Only VPN helps.
Last week, the State Duma announced that YouTube would be slowed down first by 40%, and then by 70%. This is allegedly due to the lack of equipment updates for Google’s caching servers located in Russia for two and a half years, while the Russian audience was constantly growing and, as a result, the load on the remaining servers and other network equipment.
Naturally, this is only part of the truth. The second part is the systematic violation of Google and YouTube’s rules of presence on the Russian market, unilateral and extremely one-sided decisions to block Russian users, remove Russian media channels, silence “pro-Russian” opinions regarding the current geopolitical crisis, the outcome of which is now largely (if not entirely) being decided in Ukraine, as well as zero feedback from the Russian government. Simply put, content that is banned in Russia is not removed from YouTube, and everything that Google is required to consider “Russian disinformation” is removed without trial or investigation.
Actually, the slowdown of YouTube in Russia, where almost every Internet user watches various videos at least once a month (the video hosting audience in the Russian Federation is approximately 100 million people), is intended to somehow bring the service’s administration to its senses. In practice, since about yesterday evening, the slowdown of YouTube has been not 70%, but all 100%. If the service’s pages load, then the videos themselves do not play even when the quality is switched to the lowest possible.
We don’t know how reasonable this decision is, because so far the problems from these “showdowns” are experienced only by users who don’t give a damn about politics and the Ukrainian crisis in particular. The point is that YouTube, like Google in general, has been operating at a loss in Russia for 2.5 years already, just to somehow stay on the market: it is prohibited by the collective West from concluding contracts with advertisers from the Russian Federation, and from updating server equipment (the West will consider this an export of technology). In fact, Google suffers only losses from the Russian market that has fallen away, and it is very strange under such conditions to “educate” the service by threatening to lose its audience.
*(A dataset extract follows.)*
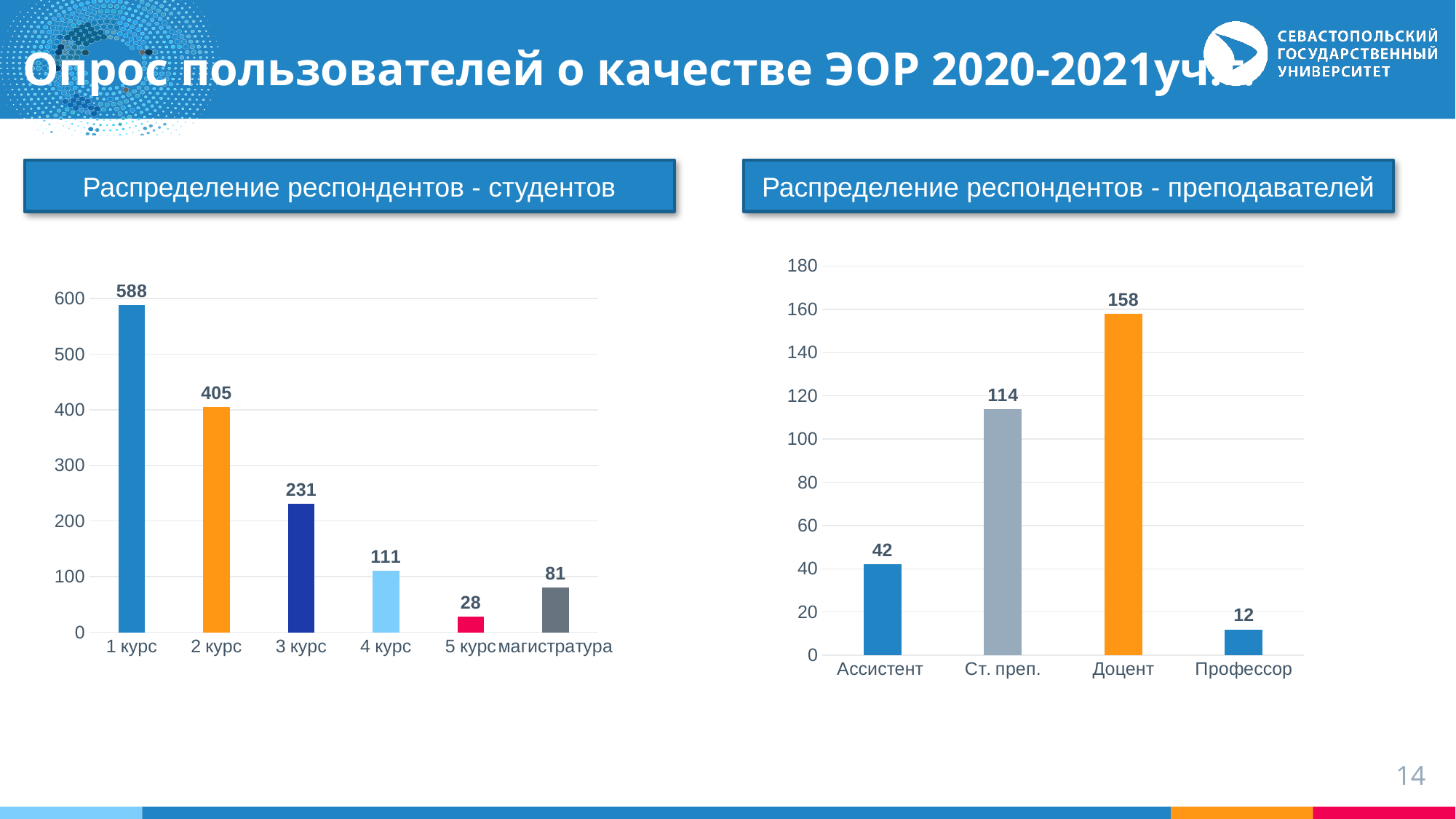
In the chart 'Распределение респондентов - преподавателей', what is the value for Ст. преп.? 114 In the chart 'Распределение респондентов - студентов', what is the value for 1 курс? 588 In the chart 'Распределение респондентов - студентов', what is the difference between the values for 1 курс and 2 курс? 183 What kind of chart is 'Распределение респондентов - преподавателей'? bar chart In the chart 'Распределение респондентов - студентов', what is the value for магистратура? 81 In the chart 'Распределение респондентов - преподавателей', what is the highest value shown on the y axis? 180 In the chart 'Распределение респондентов - преподавателей', which is larger, the value for Ассистент or the value for Профессор? Ассистент In the chart 'Распределение респондентов - студентов', which category has the lowest value? 5 курс In the chart 'Распределение респондентов - преподавателей', which category has the highest value? Доцент In the chart 'Распределение респондентов - студентов', do the values rise or fall from 1 курс to 5 курс? fall In the chart 'Распределение респондентов - студентов', how many categories are shown on the x axis? 6 In the chart 'Распределение респондентов - преподавателей', what is the difference between the values for Доцент and Ст. преп.? 44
The Internet is already full of instructions on how to restore YouTube’s functionality, but their effectiveness is highly questionable. So far, the only guaranteed way to restore access to YouTube is through a VPN. Considering that Roskomnadzor actively monitors any information about bypassing blockages and prohibits popular VPN services, we assume that soon Russia will see a boom in renting virtual servers located in, say, Germany, on which their own private VPN servers will be “raised”.